Pada abad ketiga, seorang filsuf Neo-Platonisme bernama Phorpyry membumbui asersi Celsus kemudian menyatakan bahwa Maria diperkosa oleh seorang serdadu Romawi, Panthera. Tudingan semacam ini juga terdapat dalam Talmud (salah satu literatur Yahudi Rabbinik abad IV M) bahwa Yesus lahir karena skandal Maria dan Panthera (b. shabb. 104b;bnd. y. Sabb. 14d; y. ‘Abod. Zar. 40d, 41a; b. ‘Abod. Zar. 27b; Qoh. Rab. 1.8).

Asersi bahwa Yesus adalah "anak haram" sebagaimana yang sudah diperlihatkan di atas sempat "hilang" dalam perederan sejarah. Lalu, pada abad ini, muncul sejumlah publikasi akademis yang mencoba menghidupkan kembali asersi tersebut. Beberapa di antaranya


  • James Tabor (The Jesus Dynasty: The Hidden History of Jesus, His Royal Family, and Birth of Christianity) - sebagai catatan: Buku ini sudah diterjemahkan ke dalam Bahasa Indonesia.
  • Jane Schaberg (The Illegitimacy of Jesus: A Feminist Theological Interpretation of Infancy Narratives)
  • John Dominic Crossan, "Virgin Mother of Bastard Child?," in  HTS 59 (2003): 663-691


Tabor dan Crossan menghidupkan kembali asersi Celsus, sementara Schaberg membaca narasi masa kanak-kanak Yesus dari lensa asersi Phorpyry.

Omong Kosong Sejarah

Karena buku Tabor sudah diterjemahkan ke dalam Bahasa Indonesia, saya perlu memberikan beberapa respons evaluatif di sini mengenai klaim Tabor (dan para penulis lainnya) bahwa status "anak haram" bagi Yesus adalah sebuah status sejarah (fakta). Klaim seperti ini lebih tepat merupakan omong kosong sejarah ketimbang sebuah sejarah!

Pertama, kaitan antara kelahiran Yesus dengan Panthera baru muncul pada abad kedua Masehi. Tidak ada bukti sejarah pada abad pertama yang mendukung asersi bahwa Yesus lahir akibat skandalnya dengan Panthera. Maka pertanyaannya, mengapa nama "Panthera" muncul di sini? Apa yang melatarbelakanginya? Pertanyaan-pertanyaan ini mengantar kita kepada poin berikut.

__Latihan__
**1)** Menurut petikan ini, kapan kaitan antara kelahiran Yesus dengan Panthera baru muncul?
**2)** Ubah paragraf petikan yang diawali "Pada abad ketiga, seorang filsuf" menjadi daftar poin, dengan tetap mempertahankan fakta utamanya.
**3)** Salin dari petikan tentang asersi "anak haram" itu bagian mulai dari "Asersi bahwa Yesus adalah" sampai "lensa asersi Phorpyry.".
Gunakan petikan ini saja sebagai sumber jawaban.

__Data yang Diberikan__
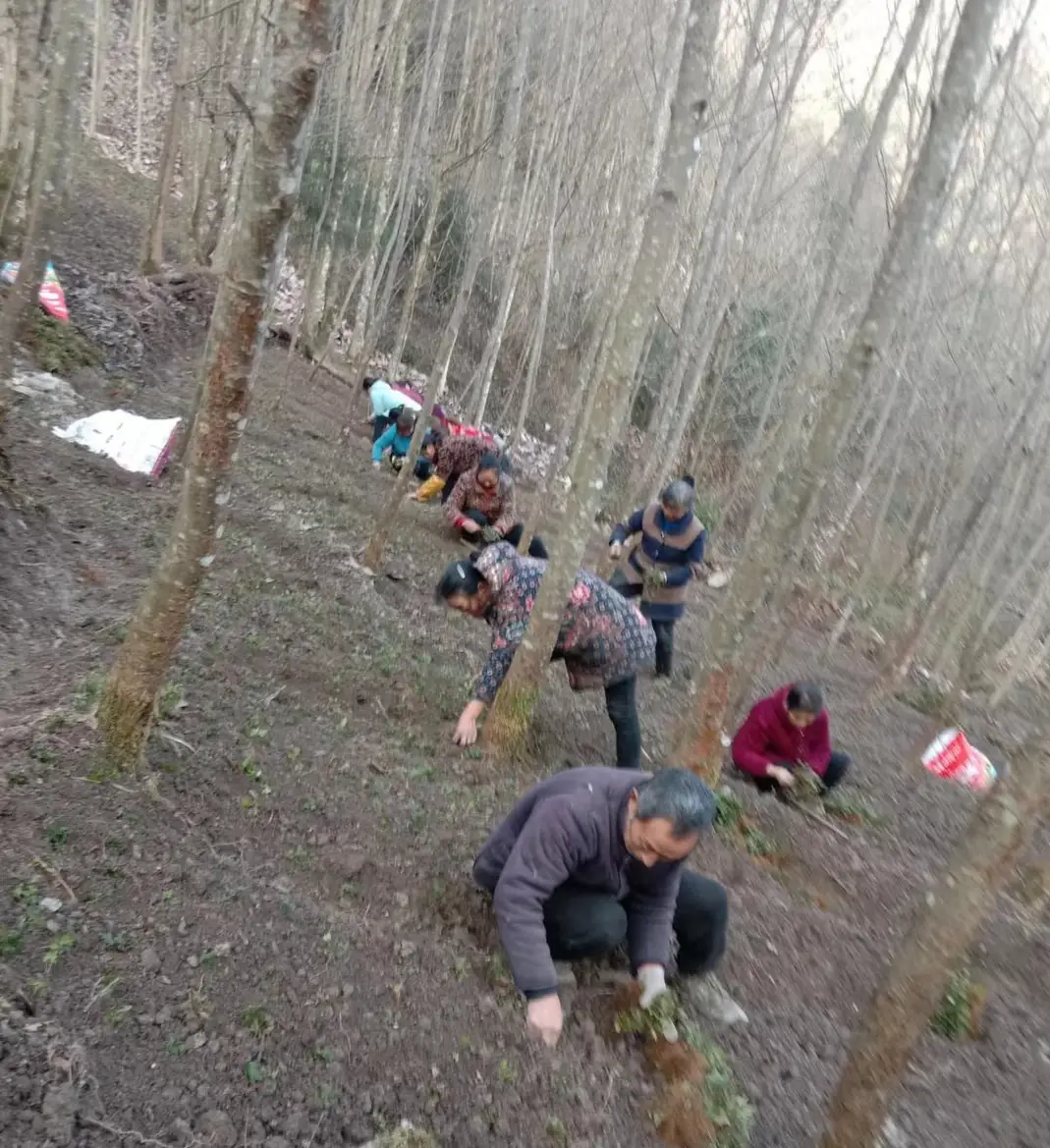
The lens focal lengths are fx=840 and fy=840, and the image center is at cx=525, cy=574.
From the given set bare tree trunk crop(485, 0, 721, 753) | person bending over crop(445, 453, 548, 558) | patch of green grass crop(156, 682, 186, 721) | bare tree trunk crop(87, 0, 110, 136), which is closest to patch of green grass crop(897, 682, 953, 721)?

__Jawaban Latihan__
**1)** Pada abad kedua Masehi.

**2)**
- Pada abad ketiga, Phorpyry, seorang filsuf Neo-Platonisme, membumbui asersi Celsus dengan menyatakan bahwa Maria diperkosa oleh seorang serdadu Romawi bernama Panthera.
- Talmud, salah satu literatur Yahudi Rabbinik abad IV M, juga memuat tudingan bahwa Yesus lahir karena skandal Maria dan Panthera.

**3)**
Asersi bahwa Yesus adalah "anak haram" sebagaimana yang sudah diperlihatkan di atas sempat "hilang" dalam perederan sejarah. Lalu, pada abad ini, muncul sejumlah publikasi akademis yang mencoba menghidupkan kembali asersi tersebut. Beberapa di antaranya


  • James Tabor (The Jesus Dynasty: The Hidden History of Jesus, His Royal Family, and Birth of Christianity) - sebagai catatan: Buku ini sudah diterjemahkan ke dalam Bahasa Indonesia.
  • Jane Schaberg (The Illegitimacy of Jesus: A Feminist Theological Interpretation of Infancy Narratives)
  • John Dominic Crossan, "Virgin Mother of Bastard Child?," in  HTS 59 (2003): 663-691


Tabor dan Crossan menghidupkan kembali asersi Celsus, sementara Schaberg membaca narasi masa kanak-kanak Yesus dari lensa asersi Phorpyry.